In a flexible multi-tray manufacturing system for intelligent warehousing, optimizing pallet transport paths is crucial for improving production efficiency and reducing operating costs. This process requires comprehensive consideration of equipment layout, order characteristics, dynamic interference, and system coordination, using intelligent algorithms and real-time feedback mechanisms to dynamically adjust paths. Its core objective is to shorten pallet movement time between processes, reduce empty load rates, avoid path conflicts, and ensure smooth operation during multi-pallet parallel production.
The system first needs to establish a three-dimensional spatial model, mapping elements such as equipment, storage areas, and buffer zones in the manufacturing workshop as digital nodes, and marking the connection relationships and access capabilities of each node. For example, the locations of key equipment such as welding stations, painting lines, and assembly stations need to be accurately recorded, along with the transport distance, turning angle, and potential obstacles between adjacent nodes. This model provides the basic framework for path planning, enabling the system to quickly generate initial path plans based on real-time order demands. Initial path generation typically employs shortest path algorithms from graph theory, such as Dijkstra's algorithm or A* algorithm, to initially determine the pallet's movement trajectory by calculating the minimum cost path between nodes. Differences in order characteristics place higher demands on path optimization. Different pallets may require different processing steps or have specific load-bearing capacity requirements for conveyor equipment. For example, large pallets need to avoid narrow aisles, while precision pallets require preferred conveyor routes with less vibration.
The system needs to extract key information such as pallet size, weight, and process route through the order parsing module and input this information as constraints into the path planning algorithm. At this point, the initial path may be broken down into multiple sub-paths, each corresponding to specific conveyor equipment or process steps. The system must ensure seamless connections between these sub-paths to prevent pallets from stalling or backflowing when switching equipment.
Real-time handling of dynamic disturbances is a challenge in path optimization. Factors such as equipment failure, temporary material stacking, or personnel movement on the manufacturing floor may obstruct the original path. The system needs to monitor the conveyor environment in real time through a sensor network, such as using LiDAR to scan for obstacles in the aisles or RFID tags to track pallet positions. Once a path conflict is detected, the system immediately initiates a local replanning mechanism to search for alternative paths around the affected area. This process must balance efficiency and stability, for example, prioritizing proven reliable paths or assessing the potential risks of new paths through simulation. If local replanning fails to resolve conflicts, the system sends a request to the upper-level scheduling module to coordinate the delivery order of other pallets, achieving global optimization.

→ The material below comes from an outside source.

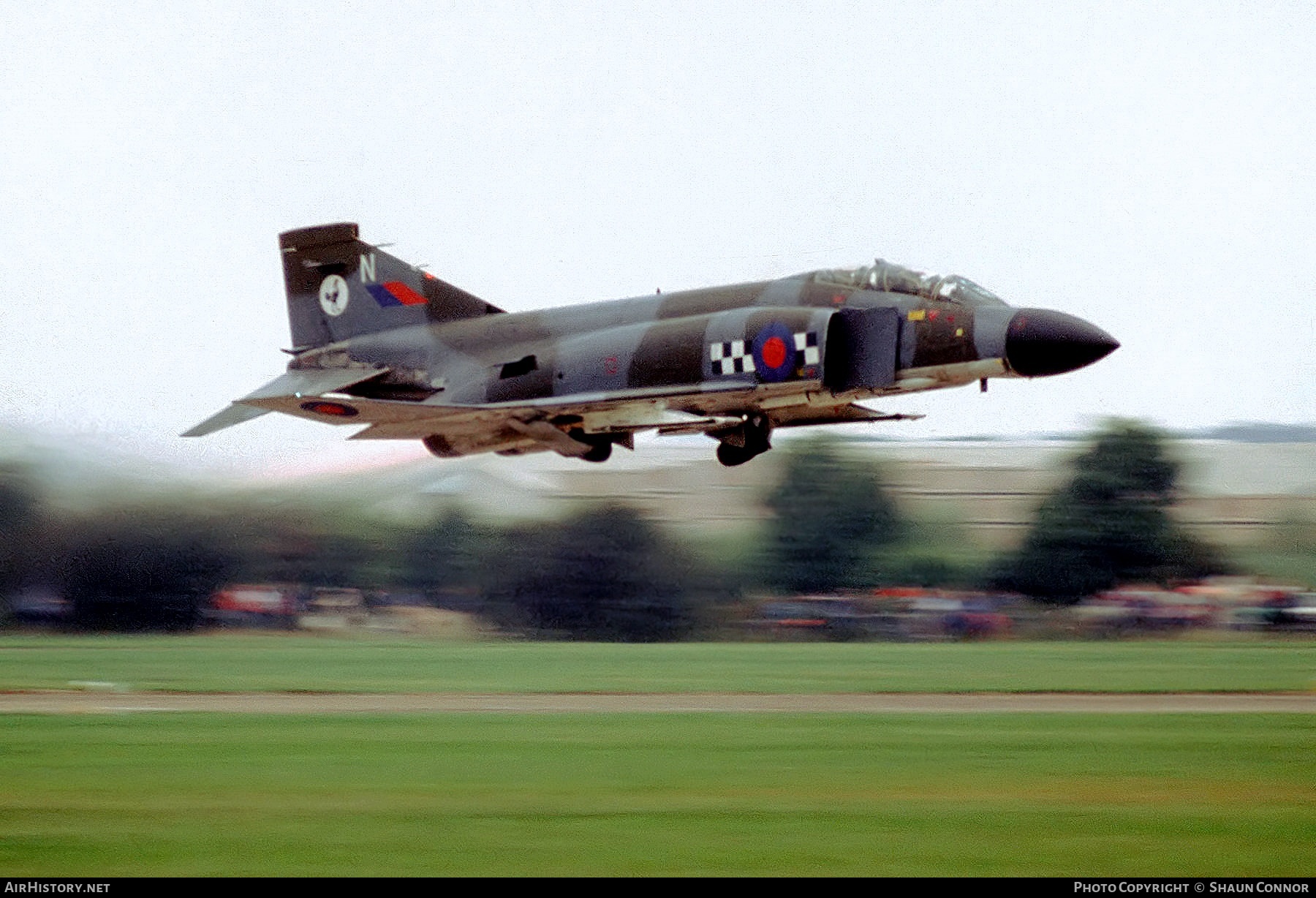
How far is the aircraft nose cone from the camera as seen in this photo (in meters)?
18.9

Path coordination during multi-pallet parallel production is another key challenge. When multiple pallets enter the conveyor system simultaneously, a lack of coordination in path planning can lead to congestion or equipment overload. The system needs to employ either a centralized or distributed scheduling strategy. The former involves a central controller uniformly allocating path resources, while the latter allows each pallet to make its own decisions but adheres to global rules. For example, the system can assign priority tags to each pallet, with higher-priority pallets occupying key channels first, or use a time window algorithm to distribute pallet delivery times across different time periods to avoid concentrated traffic. Furthermore, the system must reserve a certain proportion of redundant paths to handle sudden demand or equipment failures.
The effectiveness of path optimization requires continuous feedback and iterative improvement. The system records the actual delivery time, energy consumption, and fault information for each delivery and compares this with the theoretical model to identify deviations in path planning. For example, if the actual delivery time for a certain path consistently exceeds expectations, it may be due to equipment aging causing speed reduction, or the path design failing to consider actual terrain undulations. The system adjusts model parameters or replans routes based on this feedback data, forming a closed-loop optimization mechanism. This adaptive capability allows the system to gradually adapt to changes in the production environment, such as seasonal order fluctuations or the introduction of new equipment.
Ultimately, the intelligent warehousing flexible multi-tray manufacturing system achieves efficient, stable, and dynamically optimized pallet transport routes through the above strategies. This process not only improves the transport efficiency of a single pallet but also maximizes the utilization of manufacturing resources through the collaborative scheduling of multiple pallets, providing solid support for flexible production.